One of the rarest metals in the universe, metallic hydrogen could solve many energy problems – but has it finally been isolated in the lab? Jon Cartwright tries to sort out claim from counter-claim
Scientists aren’t immune to the allure of rare metals. Isaac Newton’s interest in alchemy is well documented: when the natural philosopher wasn’t laying the groundwork for much of modern physics he was often secretively, obsessively, attempting to turn lead into gold. These days, physicists are hoping to turn a humble element into something yet more precious.

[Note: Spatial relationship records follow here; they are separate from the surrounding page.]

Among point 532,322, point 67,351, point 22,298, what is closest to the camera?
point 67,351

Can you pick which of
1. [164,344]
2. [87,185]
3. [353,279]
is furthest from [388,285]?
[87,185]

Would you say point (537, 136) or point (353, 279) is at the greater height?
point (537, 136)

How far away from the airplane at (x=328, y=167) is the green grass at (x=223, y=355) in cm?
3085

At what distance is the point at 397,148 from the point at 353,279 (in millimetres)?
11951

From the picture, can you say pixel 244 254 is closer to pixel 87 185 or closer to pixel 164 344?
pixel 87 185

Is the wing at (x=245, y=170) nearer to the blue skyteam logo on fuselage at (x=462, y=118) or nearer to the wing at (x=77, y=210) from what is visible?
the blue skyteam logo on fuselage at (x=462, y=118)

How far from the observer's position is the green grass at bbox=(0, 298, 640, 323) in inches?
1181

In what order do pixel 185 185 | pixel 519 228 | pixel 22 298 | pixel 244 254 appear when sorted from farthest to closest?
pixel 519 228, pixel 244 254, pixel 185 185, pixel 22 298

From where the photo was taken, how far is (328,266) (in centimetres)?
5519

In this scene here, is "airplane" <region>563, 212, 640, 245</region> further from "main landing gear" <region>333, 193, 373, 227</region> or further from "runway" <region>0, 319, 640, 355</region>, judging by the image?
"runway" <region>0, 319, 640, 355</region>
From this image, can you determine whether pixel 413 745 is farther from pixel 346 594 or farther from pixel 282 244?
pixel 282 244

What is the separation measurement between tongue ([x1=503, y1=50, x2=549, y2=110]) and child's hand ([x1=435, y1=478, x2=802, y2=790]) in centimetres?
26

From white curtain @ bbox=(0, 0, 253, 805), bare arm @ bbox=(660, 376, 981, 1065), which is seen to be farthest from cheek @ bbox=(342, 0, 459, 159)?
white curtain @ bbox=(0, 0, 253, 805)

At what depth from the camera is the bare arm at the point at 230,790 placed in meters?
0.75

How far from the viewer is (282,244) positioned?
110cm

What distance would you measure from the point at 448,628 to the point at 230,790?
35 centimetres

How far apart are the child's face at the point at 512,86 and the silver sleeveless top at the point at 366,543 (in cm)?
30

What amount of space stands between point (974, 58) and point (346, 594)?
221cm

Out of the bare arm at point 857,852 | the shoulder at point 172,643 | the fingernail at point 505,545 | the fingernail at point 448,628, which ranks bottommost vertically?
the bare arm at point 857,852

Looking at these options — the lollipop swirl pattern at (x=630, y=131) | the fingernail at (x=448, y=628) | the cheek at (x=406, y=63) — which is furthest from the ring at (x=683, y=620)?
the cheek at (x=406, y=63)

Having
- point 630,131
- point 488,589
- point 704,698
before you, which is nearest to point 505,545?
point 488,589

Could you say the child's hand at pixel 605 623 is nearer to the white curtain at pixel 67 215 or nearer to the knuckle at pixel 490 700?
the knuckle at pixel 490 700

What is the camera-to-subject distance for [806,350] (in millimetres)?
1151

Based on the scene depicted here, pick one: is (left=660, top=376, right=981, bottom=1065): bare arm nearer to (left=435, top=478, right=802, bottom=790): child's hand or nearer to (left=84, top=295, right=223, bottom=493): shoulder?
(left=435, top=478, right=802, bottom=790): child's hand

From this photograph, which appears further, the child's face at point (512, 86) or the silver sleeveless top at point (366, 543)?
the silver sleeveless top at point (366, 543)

Hydrogen is the lightest of all atoms, not to mention the most abundant, accounting for three-quarters of all the universe’s normal matter. As we commonly know it, hydrogen is a molecular gas – colourless, odourless, mostly harmless and, some might say, rather dull. But under extreme pressure, hydrogen will supposedly turn into one of the rarest metals in the universe, one that is naturally non-existent here on Earth and perhaps only present in the underworlds of gas giants, such as Jupiter. The metal is coveted not just for its rarity, but also because it could turn out to be a stable room-temperature superconductor, and therefore go a great way to solving the world’s energy problems. For over a century physicists have sought metallic hydrogen. Within the past year, however, physicists Isaac Silvera and Ranga Dias (pictured above) at Harvard University in Massachusetts, US, claim they have finally made it, by squeezing hydrogen inside a diamond anvil cell to pressures of nearly five million atmospheres. Is it for real? “If it is true, it is a great achievement, fulfilling a long search for the atomic phase of hydrogen,” says David Ceperley, a theorist at the University of Illinois Urbana–Champaign in the US. “However, there is deep scepticism in the community about their experiment.”